Test-cost-sensitive attribute reduction of data with normal distribution measurement errors

Research paper by Hong Zhao, Fan Min, William Zhu

Indexed on: 02 Jun '13Published on: 02 Jun '13Published in: Computer Science - Artificial Intelligence


The measurement error with normal distribution is universal in applications. Generally, smaller measurement error requires better instrument and higher test cost. In decision making based on attribute values of objects, we shall select an attribute subset with appropriate measurement error to minimize the total test cost. Recently, error-range-based covering rough set with uniform distribution error was proposed to investigate this issue.
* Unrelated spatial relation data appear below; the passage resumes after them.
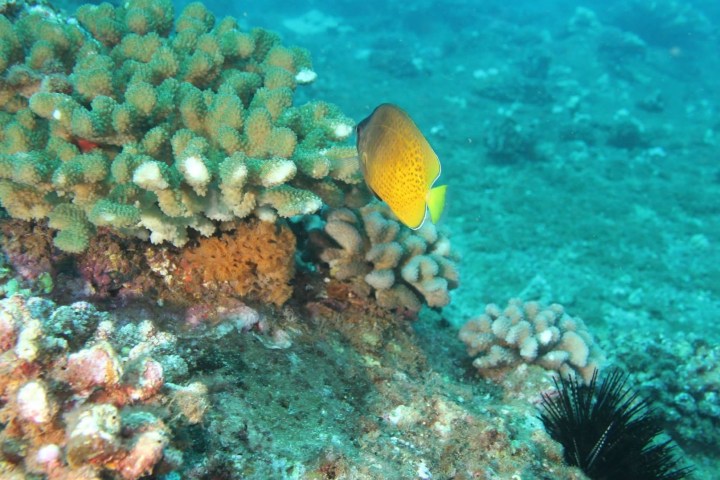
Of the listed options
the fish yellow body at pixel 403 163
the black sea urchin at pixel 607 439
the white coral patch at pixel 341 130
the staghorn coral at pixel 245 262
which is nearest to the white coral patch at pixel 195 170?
the staghorn coral at pixel 245 262

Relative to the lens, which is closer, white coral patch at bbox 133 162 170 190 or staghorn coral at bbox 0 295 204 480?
staghorn coral at bbox 0 295 204 480

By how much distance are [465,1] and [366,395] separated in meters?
33.9

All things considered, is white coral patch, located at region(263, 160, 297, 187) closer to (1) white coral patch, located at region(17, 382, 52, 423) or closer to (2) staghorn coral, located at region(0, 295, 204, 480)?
(2) staghorn coral, located at region(0, 295, 204, 480)

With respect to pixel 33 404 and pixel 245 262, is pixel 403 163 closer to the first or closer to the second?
pixel 245 262

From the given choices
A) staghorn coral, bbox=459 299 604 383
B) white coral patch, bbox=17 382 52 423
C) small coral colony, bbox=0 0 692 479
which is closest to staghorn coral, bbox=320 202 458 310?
small coral colony, bbox=0 0 692 479

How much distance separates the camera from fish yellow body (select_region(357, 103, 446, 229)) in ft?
6.66

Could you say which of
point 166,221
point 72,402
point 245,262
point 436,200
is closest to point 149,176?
point 166,221

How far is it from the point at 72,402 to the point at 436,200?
1.54m

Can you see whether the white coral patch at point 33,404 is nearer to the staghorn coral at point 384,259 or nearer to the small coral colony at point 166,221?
the small coral colony at point 166,221

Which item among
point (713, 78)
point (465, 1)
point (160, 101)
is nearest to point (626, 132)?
point (713, 78)

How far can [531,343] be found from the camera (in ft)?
11.4

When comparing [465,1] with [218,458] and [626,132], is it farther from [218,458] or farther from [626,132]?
[218,458]

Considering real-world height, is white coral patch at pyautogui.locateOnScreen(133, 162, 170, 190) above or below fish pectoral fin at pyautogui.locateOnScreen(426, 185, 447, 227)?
below

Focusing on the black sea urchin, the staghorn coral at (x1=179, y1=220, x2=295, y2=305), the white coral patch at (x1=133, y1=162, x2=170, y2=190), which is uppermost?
the white coral patch at (x1=133, y1=162, x2=170, y2=190)
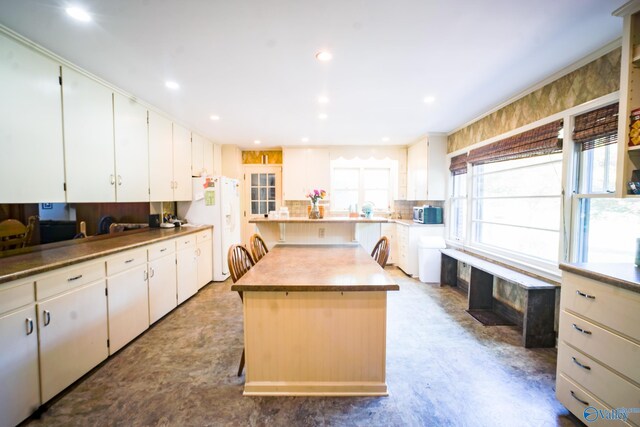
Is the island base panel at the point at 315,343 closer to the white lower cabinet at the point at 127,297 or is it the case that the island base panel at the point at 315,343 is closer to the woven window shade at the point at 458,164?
the white lower cabinet at the point at 127,297

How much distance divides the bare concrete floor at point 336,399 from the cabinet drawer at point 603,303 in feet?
2.28

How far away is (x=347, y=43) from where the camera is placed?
73.1 inches

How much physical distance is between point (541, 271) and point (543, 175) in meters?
0.97

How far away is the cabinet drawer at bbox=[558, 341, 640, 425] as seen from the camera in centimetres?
127

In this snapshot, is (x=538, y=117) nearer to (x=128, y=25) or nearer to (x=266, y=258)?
(x=266, y=258)

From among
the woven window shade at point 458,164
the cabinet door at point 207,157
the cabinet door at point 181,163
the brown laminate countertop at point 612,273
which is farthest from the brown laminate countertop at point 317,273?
the cabinet door at point 207,157

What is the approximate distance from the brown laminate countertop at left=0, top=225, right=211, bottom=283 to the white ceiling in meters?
1.53

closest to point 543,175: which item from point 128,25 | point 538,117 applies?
point 538,117

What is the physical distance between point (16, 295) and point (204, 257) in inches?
95.5

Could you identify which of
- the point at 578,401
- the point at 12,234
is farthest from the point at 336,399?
the point at 12,234

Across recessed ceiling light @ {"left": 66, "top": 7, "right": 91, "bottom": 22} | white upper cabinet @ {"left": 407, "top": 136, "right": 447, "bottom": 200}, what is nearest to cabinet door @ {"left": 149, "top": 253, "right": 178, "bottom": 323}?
recessed ceiling light @ {"left": 66, "top": 7, "right": 91, "bottom": 22}

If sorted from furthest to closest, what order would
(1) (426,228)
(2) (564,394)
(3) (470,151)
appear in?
(1) (426,228), (3) (470,151), (2) (564,394)

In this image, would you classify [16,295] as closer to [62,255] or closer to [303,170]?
[62,255]

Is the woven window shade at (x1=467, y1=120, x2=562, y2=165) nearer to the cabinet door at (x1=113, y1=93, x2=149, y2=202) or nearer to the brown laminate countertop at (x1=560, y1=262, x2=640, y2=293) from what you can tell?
the brown laminate countertop at (x1=560, y1=262, x2=640, y2=293)
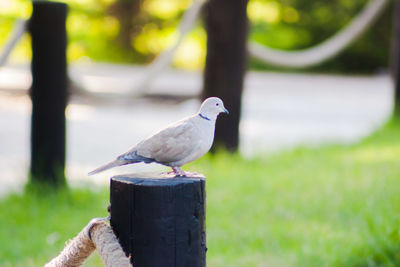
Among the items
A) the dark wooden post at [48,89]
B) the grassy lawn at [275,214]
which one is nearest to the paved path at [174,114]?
the dark wooden post at [48,89]

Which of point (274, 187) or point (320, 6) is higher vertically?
point (320, 6)

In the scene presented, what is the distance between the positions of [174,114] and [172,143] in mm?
7615

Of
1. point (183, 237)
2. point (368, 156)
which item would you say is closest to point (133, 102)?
point (368, 156)

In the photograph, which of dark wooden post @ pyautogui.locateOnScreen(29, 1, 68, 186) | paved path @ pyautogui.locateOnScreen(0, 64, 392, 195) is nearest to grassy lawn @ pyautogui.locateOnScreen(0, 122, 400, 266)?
dark wooden post @ pyautogui.locateOnScreen(29, 1, 68, 186)

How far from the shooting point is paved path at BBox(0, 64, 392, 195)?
6.13 meters

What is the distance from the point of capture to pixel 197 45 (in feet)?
57.6

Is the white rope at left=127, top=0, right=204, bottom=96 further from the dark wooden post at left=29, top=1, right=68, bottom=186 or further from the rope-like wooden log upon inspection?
the rope-like wooden log

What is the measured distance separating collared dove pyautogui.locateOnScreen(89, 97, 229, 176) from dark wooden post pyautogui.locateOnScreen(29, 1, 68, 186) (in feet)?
7.72

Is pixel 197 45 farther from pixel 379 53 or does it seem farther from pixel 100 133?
pixel 100 133

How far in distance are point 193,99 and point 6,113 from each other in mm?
3014

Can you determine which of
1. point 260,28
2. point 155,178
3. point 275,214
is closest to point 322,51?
point 275,214

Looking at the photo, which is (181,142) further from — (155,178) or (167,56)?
(167,56)

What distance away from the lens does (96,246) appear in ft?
5.32

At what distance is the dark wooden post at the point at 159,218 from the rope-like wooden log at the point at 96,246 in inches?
1.5
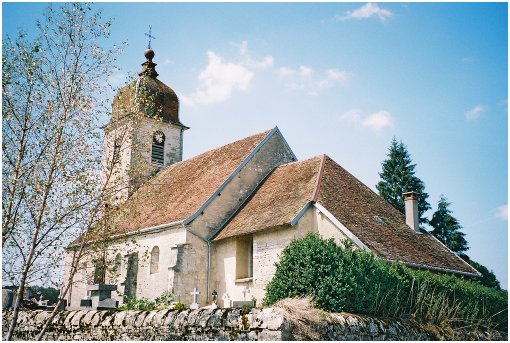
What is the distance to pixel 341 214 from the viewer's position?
16.6 m

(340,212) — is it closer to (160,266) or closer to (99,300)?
(160,266)

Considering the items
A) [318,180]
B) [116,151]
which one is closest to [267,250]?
[318,180]

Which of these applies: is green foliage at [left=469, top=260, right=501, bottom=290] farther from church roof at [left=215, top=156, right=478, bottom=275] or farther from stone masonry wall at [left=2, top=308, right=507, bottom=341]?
stone masonry wall at [left=2, top=308, right=507, bottom=341]

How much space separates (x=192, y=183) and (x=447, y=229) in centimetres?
1728

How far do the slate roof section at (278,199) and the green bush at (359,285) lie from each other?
3689 millimetres

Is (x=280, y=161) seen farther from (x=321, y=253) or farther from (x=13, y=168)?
(x=13, y=168)

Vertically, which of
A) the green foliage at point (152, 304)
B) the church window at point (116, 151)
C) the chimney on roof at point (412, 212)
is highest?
the chimney on roof at point (412, 212)

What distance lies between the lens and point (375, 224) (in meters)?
17.4

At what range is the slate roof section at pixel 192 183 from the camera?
19.9 metres

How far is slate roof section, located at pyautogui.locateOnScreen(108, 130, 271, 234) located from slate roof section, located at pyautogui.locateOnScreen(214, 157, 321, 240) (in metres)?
1.44

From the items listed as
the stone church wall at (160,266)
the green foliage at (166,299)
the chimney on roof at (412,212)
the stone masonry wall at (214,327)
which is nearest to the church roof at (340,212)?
the chimney on roof at (412,212)

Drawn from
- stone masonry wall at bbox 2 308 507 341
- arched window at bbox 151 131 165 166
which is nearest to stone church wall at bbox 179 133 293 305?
stone masonry wall at bbox 2 308 507 341

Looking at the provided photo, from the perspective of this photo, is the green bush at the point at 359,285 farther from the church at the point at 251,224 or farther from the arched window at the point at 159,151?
the arched window at the point at 159,151

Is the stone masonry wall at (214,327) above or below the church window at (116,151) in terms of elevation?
below
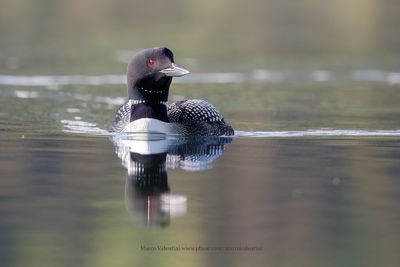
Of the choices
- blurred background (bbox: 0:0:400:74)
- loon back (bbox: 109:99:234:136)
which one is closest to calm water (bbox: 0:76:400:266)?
loon back (bbox: 109:99:234:136)

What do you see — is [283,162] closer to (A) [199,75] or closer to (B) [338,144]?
(B) [338,144]

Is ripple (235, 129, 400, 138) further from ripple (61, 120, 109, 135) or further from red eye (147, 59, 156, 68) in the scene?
ripple (61, 120, 109, 135)

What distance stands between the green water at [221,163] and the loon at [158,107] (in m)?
0.33

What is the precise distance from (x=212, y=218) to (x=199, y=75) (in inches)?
360

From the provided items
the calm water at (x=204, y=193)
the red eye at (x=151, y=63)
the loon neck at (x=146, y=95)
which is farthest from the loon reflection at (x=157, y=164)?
Result: the red eye at (x=151, y=63)

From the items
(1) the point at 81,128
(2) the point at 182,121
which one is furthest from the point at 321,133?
(1) the point at 81,128

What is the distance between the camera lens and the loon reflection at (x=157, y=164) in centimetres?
715

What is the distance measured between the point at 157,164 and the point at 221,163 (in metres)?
0.50

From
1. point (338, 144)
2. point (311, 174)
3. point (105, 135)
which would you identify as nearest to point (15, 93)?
point (105, 135)

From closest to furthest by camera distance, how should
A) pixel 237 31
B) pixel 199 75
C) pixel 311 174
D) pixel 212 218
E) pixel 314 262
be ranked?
pixel 314 262
pixel 212 218
pixel 311 174
pixel 199 75
pixel 237 31

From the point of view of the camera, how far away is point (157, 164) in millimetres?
8883

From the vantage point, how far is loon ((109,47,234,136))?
33.6ft

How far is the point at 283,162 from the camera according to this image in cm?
903

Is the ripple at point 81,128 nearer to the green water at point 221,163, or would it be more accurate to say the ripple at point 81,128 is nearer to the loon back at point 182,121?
the green water at point 221,163
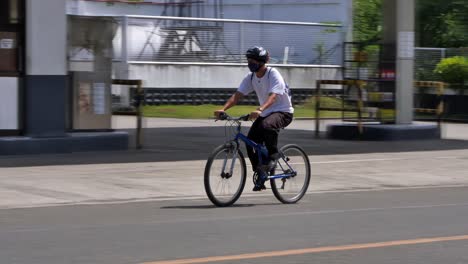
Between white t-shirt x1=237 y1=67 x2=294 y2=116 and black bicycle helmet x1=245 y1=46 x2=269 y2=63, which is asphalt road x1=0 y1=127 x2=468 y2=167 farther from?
black bicycle helmet x1=245 y1=46 x2=269 y2=63

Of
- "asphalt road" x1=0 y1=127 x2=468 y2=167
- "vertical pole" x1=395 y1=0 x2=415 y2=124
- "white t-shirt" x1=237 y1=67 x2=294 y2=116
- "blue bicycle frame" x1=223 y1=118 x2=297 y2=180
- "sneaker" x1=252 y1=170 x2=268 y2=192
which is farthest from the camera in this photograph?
"vertical pole" x1=395 y1=0 x2=415 y2=124

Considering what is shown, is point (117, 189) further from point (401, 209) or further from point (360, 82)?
point (360, 82)

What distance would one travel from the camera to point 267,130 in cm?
1202

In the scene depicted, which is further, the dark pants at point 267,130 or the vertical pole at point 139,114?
the vertical pole at point 139,114

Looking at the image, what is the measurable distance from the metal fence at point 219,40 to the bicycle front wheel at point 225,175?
2252cm

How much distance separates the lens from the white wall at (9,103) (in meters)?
17.2

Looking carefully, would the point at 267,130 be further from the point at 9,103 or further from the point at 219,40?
the point at 219,40

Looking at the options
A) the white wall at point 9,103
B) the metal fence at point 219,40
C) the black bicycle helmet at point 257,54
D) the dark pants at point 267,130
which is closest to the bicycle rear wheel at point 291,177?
the dark pants at point 267,130

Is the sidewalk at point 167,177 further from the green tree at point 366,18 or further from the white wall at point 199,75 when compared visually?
the green tree at point 366,18

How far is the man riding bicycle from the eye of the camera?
11.9 meters

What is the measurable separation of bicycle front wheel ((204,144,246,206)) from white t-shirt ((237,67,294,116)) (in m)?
0.64

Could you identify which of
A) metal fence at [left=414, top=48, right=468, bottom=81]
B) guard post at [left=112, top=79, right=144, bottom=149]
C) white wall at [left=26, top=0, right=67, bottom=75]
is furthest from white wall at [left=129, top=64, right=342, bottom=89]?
white wall at [left=26, top=0, right=67, bottom=75]

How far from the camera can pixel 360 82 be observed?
880 inches

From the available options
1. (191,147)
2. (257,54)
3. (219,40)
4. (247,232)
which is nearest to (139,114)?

However, the measurement errors satisfy normal distribution instead of uniform distribution which is rather simple for most applications. In this paper, we introduce normal distribution measurement errors to covering-based rough set model, and deal with test-cost-sensitive attribute reduction problem in this new model. The major contributions of this paper are four-fold. First, we build a new data model based on normal distribution measurement errors. With the new data model, the error range is an ellipse in a two-dimension space. Second, the covering-based rough set with normal distribution measurement errors is constructed through the "3-sigma" rule. Third, the test-cost-sensitive attribute reduction problem is redefined on this covering-based rough set. Fourth, a heuristic algorithm is proposed to deal with this problem. The algorithm is tested on ten UCI (University of California - Irvine) datasets. The experimental results show that the algorithm is more effective and efficient than the existing one. This study is a step toward realistic applications of cost-sensitive learning.